If i start it by induction, I get to a point where I have to proove that

$k^p (k+p+1) < (k+1)^{p+1}$ (with the first part)

And I have no idea where to go from here. Any suggestions?

2. Hello,

Originally Posted by ml_lulu
So I need to proof the following inequality

$\sum_{k\ =\ 0}^{n-1} k^{p} < \frac{n^{p+1}}{p+1} < \sum_{k\ =\ 0}^n k^{p}$

If i start it by induction, I get to a point where I have to proove that

$k^p (k+p+1) < (k+1)^{p+1}$ (with the first part)

And I have no idea where to go from here. Any suggestions?
$(k+1)^{p+1}=k^{p+1}+{\color{red}C_{p+1}^p k^p}+{\color{blue}C_{p+1}^{p-1} k^{p-1}+\dots+C_{p+1}^1 k+1}$

${\color{red}C_{p+1}^p}=\frac{(p+1)!}{p!(p+1-p)!}={\color{red}p+1}$

All the blue part is positive (and different to 0 unless k is somehow negative), do you agree ?

Therefore, we get :

$(k+1)^{p+1}={\color{magenta}k^{p+1}+(p+1)k^p}+{\co lor{blue}\text{blue thing}} > {\color{magenta} k^{p+1}+(p+1)k^p}=k^p(k+p+1) \ \square$

Does it make sense ?

3. Hi

Another possible approach, without induction :

Let $k\in\mathbb{N}$.

Using the properties of the integral, $\int_k^{k+1} t^p\,\mathrm{d}t \geq \int_k^{k+1} k^p\,\mathrm{d}t=(k+1-k)k^p=k^p$

Summing these inequalities for $k\in\{0,\,1\ldots,\,n-1\}$ gives $\sum_{k=0}^{n-1} k^p\leq \sum_{k=0}^{n-1} \int_k^{k+1} k^p\,\mathrm{d}t$

The right hand side can be rewritten as $\sum_{k=0}^{n-1} \int_k^{k+1} k^p\,\mathrm{d}t=\int_0^{1} k^p\,\mathrm{d}t+\int_1^{2} k^p\,\mathrm{d}t+\int_2^{3} k^p\,\mathrm{d}t+\ldots+\int_{n-1}^{n} k^p\,\mathrm{d}t=\int_0^n k^p\,\mathrm{d}t$ hence $\sum_{k=0}^{n-1} k^p\leq\int_0^n k^p\,\mathrm{d}t$.

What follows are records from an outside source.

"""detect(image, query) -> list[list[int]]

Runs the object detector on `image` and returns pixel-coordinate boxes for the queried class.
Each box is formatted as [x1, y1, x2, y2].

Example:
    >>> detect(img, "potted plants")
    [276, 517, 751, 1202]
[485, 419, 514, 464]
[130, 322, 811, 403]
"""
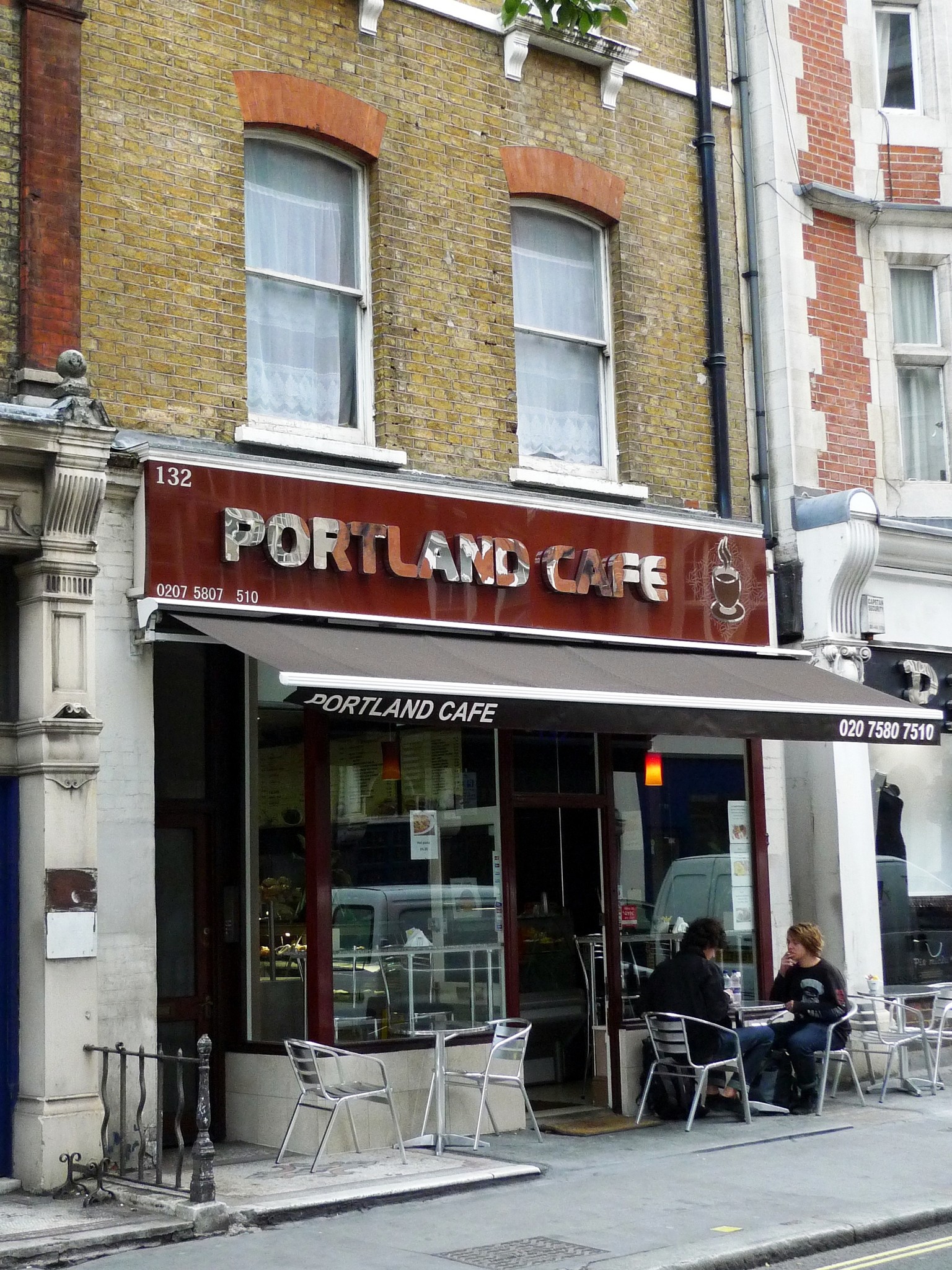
[660, 915, 674, 932]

As $\int_0^{n} k^p\,\mathrm{d}t=\left[ \frac{t^{p+1}}{p+1}\right]_0^n=\frac{n^{p+1}}{p+1}$, here is the first inequality : $\boxed{\sum_{k=0}^{n-1} k^p\leq\frac{n^{p+1}}{p+1}}$.

Using the same method, one can show the other one.